Die Erschließung ist Aufgabe der Gemeinde, § 123 Abs. 1 BauGB. Ein Grundstückseigentümer hat grundsätzlich keinen Anspruch auf Erschließung, § 123 Abs. 3 BauGB. Die Erschließungslast der Gemeinde kann sich allerdings in Ausnahmefällen zu einer Erschließungspflicht verdichten: Letztlich lassen sich alle Fallgestaltungen der Verdichtung der Erschließungspflicht auf den auch im öffentlichen Recht geltenden Grundsatz der Wahrung des Gebotes von Treu und Glauben (vgl. § 242 BGB) zurückführen, wobei insbesondere dem aus diesem Grundsatz folgenden Verbot widersprüchlichen Verhaltens, hier der Gemeinde, entscheidende Bedeutung zukommt. Dies setzt weiterhin voraus, dass in dem Bürger auf Grund des vergangenen Verhaltens der Gemeinde ein schutzwürdiges Vertrauen erweckt worden ist, sodass ihm nicht zuzumuten ist, so lange zu warten, bis die Gemeinde von sich aus ihrer Erschließungspflicht nachkommt. Eine Verdichtung der Erschließungslast kann abhängig von den konkreten Umständen im jeweiligen Einzelfall insbesondere in Betracht kommen bei Erlass eines qualifizierten Bebauungsplans, bei Ablehnung eines zumutbaren Erschließungsangebotes, bei Mitwirkung an der Erteilung einer Baugenehmigung oder im Fall einer Baulandumlegung.

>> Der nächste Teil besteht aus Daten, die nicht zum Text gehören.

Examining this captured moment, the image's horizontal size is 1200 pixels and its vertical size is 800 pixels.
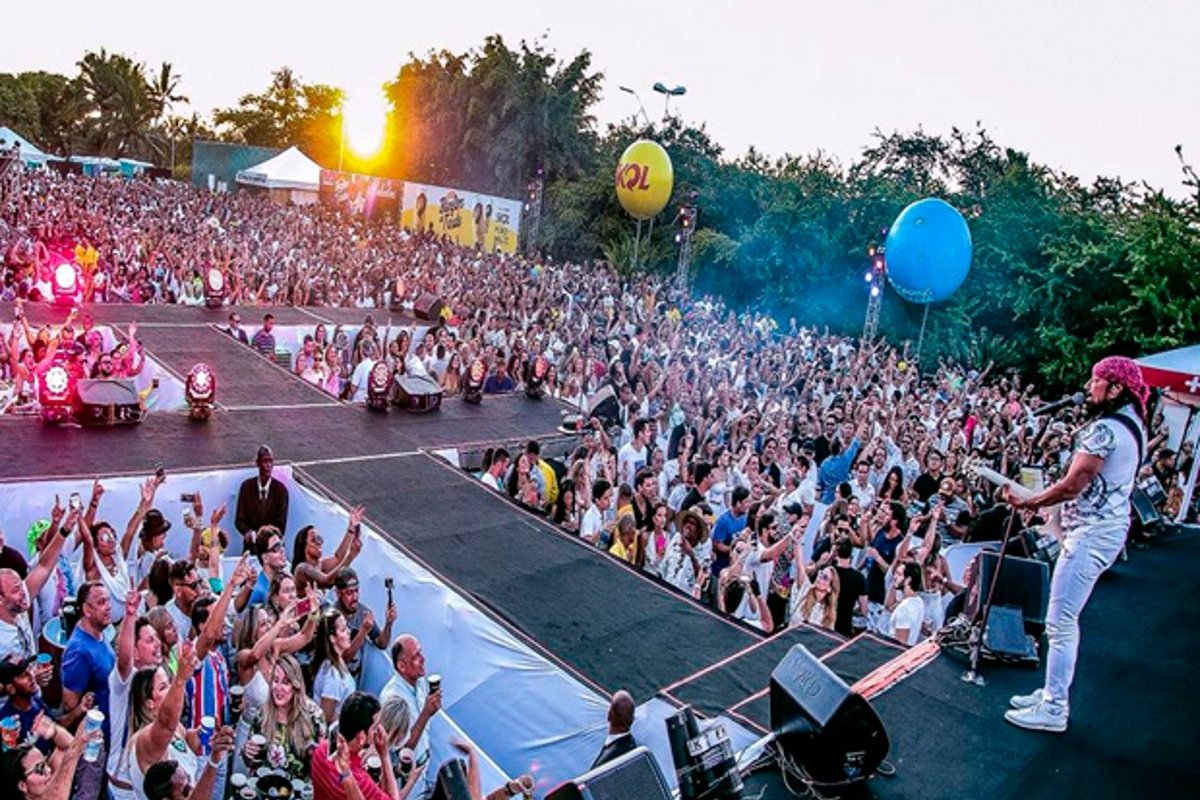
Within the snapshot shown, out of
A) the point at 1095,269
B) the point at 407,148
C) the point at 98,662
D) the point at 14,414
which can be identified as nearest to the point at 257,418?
the point at 14,414

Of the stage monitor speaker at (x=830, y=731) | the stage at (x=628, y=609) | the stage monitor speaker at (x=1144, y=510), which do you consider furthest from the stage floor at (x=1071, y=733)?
the stage monitor speaker at (x=1144, y=510)

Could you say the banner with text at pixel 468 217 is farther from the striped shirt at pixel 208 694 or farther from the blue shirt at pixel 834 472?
the striped shirt at pixel 208 694

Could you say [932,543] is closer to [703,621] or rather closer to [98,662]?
[703,621]

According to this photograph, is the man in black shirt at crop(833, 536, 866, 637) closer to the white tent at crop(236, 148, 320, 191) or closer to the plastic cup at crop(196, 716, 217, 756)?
the plastic cup at crop(196, 716, 217, 756)

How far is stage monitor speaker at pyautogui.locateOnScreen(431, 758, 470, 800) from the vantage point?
3.21 m

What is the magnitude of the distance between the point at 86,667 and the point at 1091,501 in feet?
14.6

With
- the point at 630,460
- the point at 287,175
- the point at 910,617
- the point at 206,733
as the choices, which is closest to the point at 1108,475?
the point at 910,617

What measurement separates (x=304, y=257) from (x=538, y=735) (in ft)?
49.2

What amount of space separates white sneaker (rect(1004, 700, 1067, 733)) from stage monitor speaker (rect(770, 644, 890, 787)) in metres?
0.78

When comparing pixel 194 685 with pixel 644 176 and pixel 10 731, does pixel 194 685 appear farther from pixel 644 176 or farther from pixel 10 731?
pixel 644 176

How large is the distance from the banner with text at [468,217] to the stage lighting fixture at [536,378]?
13.6m

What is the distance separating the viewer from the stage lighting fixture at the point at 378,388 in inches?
385

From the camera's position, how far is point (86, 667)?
403 cm

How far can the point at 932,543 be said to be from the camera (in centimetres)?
629
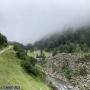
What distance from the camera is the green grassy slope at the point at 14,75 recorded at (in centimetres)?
8619

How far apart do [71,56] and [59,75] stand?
103 feet

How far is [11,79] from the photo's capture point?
87562 millimetres

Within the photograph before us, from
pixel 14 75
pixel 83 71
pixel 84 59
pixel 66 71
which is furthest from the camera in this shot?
pixel 84 59

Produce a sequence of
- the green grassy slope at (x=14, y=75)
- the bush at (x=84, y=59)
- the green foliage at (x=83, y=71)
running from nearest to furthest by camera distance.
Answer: the green grassy slope at (x=14, y=75), the green foliage at (x=83, y=71), the bush at (x=84, y=59)

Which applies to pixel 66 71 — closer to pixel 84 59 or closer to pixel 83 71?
pixel 83 71

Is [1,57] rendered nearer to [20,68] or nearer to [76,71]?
[20,68]

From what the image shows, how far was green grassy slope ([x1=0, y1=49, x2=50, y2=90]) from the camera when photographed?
3393 inches

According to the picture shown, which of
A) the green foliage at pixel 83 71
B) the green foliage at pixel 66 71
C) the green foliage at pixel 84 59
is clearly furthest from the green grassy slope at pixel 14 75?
the green foliage at pixel 84 59

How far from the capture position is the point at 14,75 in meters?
95.6

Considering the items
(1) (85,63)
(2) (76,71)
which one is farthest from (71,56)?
(2) (76,71)

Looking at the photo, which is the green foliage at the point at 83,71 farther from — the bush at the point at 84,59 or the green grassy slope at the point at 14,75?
the green grassy slope at the point at 14,75

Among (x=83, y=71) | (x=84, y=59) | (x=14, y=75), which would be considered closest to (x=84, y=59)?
(x=84, y=59)

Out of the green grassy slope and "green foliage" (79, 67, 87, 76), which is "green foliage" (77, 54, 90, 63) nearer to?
"green foliage" (79, 67, 87, 76)

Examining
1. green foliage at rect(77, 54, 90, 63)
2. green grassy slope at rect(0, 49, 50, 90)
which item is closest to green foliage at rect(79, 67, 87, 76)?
green foliage at rect(77, 54, 90, 63)
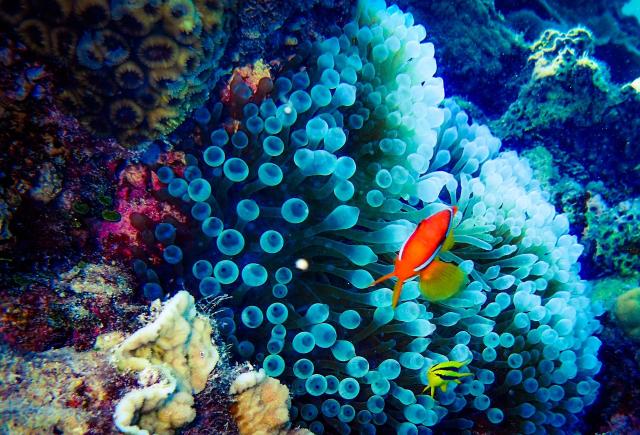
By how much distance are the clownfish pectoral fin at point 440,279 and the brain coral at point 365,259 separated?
1.36 feet

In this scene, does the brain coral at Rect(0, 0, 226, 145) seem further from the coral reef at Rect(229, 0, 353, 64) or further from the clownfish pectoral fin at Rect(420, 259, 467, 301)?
the clownfish pectoral fin at Rect(420, 259, 467, 301)

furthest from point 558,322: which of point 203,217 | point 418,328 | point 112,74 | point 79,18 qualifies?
point 79,18

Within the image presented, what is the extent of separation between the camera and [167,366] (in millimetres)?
1809

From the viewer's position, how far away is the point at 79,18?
2.01 m

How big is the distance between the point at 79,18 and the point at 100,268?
1.24 meters

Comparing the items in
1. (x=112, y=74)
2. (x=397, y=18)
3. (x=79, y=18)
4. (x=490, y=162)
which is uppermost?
(x=397, y=18)

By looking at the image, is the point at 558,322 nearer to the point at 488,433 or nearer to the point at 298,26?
the point at 488,433

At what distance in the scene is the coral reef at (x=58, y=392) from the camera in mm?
1459

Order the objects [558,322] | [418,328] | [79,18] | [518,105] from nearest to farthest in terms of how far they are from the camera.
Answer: [79,18] → [418,328] → [558,322] → [518,105]

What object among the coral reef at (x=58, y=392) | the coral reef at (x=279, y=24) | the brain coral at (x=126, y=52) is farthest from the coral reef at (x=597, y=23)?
the coral reef at (x=58, y=392)

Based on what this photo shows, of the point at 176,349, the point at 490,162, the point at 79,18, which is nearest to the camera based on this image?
the point at 176,349

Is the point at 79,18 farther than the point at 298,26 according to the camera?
No

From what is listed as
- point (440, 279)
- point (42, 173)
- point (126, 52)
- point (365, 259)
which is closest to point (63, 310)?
point (42, 173)

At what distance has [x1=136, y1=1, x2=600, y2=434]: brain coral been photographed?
2.54 metres
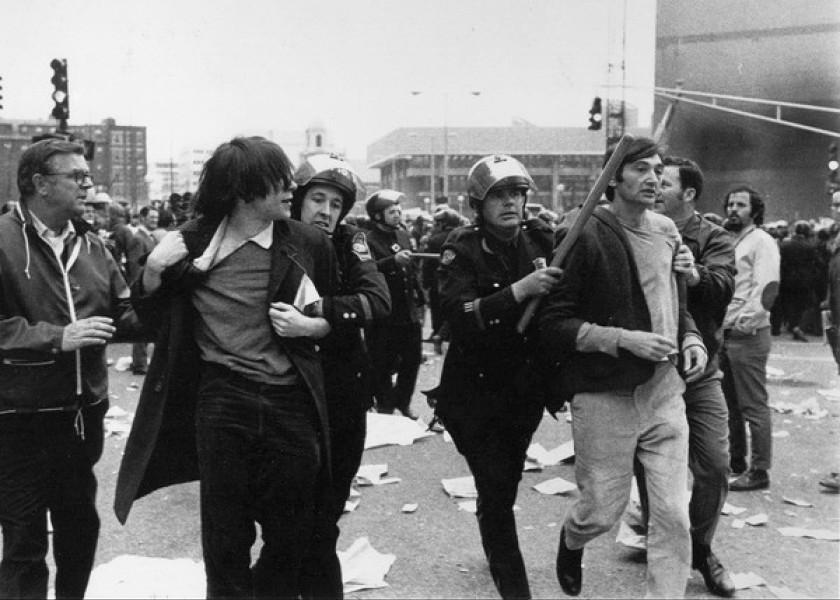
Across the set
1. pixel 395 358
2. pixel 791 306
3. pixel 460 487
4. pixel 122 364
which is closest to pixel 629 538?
pixel 460 487

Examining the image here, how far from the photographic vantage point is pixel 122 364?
11938mm

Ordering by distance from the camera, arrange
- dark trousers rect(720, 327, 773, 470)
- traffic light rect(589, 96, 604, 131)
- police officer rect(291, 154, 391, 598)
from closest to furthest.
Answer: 1. police officer rect(291, 154, 391, 598)
2. dark trousers rect(720, 327, 773, 470)
3. traffic light rect(589, 96, 604, 131)

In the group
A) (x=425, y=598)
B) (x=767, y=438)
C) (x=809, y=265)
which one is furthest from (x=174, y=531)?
(x=809, y=265)

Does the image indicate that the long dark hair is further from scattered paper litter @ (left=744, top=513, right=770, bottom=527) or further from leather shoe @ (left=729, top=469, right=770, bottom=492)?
leather shoe @ (left=729, top=469, right=770, bottom=492)

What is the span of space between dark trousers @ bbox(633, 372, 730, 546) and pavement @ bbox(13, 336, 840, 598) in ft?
1.09

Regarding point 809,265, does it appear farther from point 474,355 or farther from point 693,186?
point 474,355

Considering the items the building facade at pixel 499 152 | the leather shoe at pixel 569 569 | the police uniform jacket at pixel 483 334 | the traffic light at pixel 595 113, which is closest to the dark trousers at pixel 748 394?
the leather shoe at pixel 569 569

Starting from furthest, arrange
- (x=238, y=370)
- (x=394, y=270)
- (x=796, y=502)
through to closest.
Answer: (x=394, y=270) < (x=796, y=502) < (x=238, y=370)

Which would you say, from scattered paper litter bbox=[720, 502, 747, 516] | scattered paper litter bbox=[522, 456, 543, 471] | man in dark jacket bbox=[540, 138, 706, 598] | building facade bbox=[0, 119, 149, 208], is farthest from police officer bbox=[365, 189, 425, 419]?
man in dark jacket bbox=[540, 138, 706, 598]

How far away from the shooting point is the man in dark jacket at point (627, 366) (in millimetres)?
3898

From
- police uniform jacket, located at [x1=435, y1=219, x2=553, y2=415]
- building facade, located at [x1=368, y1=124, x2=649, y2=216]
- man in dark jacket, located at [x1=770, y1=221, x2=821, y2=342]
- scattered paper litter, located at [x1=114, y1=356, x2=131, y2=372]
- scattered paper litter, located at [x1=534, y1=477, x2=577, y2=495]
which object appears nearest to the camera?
police uniform jacket, located at [x1=435, y1=219, x2=553, y2=415]

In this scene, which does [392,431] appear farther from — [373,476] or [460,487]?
[460,487]

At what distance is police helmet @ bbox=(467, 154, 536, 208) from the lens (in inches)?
170

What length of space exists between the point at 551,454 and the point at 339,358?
3.71 metres
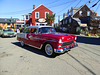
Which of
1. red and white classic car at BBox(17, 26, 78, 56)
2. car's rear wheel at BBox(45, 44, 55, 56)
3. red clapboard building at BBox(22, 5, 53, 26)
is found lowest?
car's rear wheel at BBox(45, 44, 55, 56)

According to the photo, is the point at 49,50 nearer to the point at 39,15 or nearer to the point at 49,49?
the point at 49,49

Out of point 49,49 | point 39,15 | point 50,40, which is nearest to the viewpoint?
point 50,40

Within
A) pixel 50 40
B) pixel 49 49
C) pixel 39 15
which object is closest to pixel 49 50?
pixel 49 49

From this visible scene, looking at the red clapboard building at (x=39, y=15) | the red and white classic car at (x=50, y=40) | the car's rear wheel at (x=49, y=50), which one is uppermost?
the red clapboard building at (x=39, y=15)

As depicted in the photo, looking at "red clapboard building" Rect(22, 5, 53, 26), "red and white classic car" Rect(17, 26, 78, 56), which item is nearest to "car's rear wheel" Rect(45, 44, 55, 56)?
"red and white classic car" Rect(17, 26, 78, 56)

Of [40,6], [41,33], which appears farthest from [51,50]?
[40,6]

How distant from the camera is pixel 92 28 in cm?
2414

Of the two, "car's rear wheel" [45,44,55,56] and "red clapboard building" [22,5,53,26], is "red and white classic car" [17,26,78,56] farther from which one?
"red clapboard building" [22,5,53,26]

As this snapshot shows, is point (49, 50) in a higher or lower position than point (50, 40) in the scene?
lower

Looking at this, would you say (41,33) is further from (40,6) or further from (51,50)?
(40,6)

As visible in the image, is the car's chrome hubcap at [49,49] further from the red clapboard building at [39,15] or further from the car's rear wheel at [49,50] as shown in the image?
the red clapboard building at [39,15]

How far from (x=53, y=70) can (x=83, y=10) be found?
34139 millimetres

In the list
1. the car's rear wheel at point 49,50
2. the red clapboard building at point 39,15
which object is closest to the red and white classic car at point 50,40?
the car's rear wheel at point 49,50

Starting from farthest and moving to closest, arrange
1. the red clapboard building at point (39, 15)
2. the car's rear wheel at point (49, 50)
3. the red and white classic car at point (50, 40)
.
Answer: the red clapboard building at point (39, 15) → the car's rear wheel at point (49, 50) → the red and white classic car at point (50, 40)
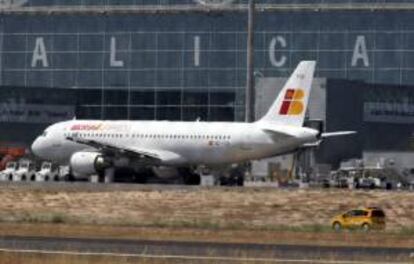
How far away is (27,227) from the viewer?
61.8 metres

Führt die Gemeinde die Erschließung selbst durch, erhebt sie zur Deckung ihres anderweitig nicht gedeckten Aufwandes für Erschließungsanlagen einen Erschließungsbeitrag nach Maßgabe der §§ 127 ff. BauGB und der in eigener Hoheit zu erstellenden Satzung, § 132 BauGB. Der Erschließungsbeitrag stellt die Gegenleistung für den dem erschlossenen Grundstück zuwachsenden Vorteil dar, die Erschließungsanlage nutzen zu können welche seinem Grundstück die bauliche oder eine vergleichbare Nutzbarkeit ermöglicht.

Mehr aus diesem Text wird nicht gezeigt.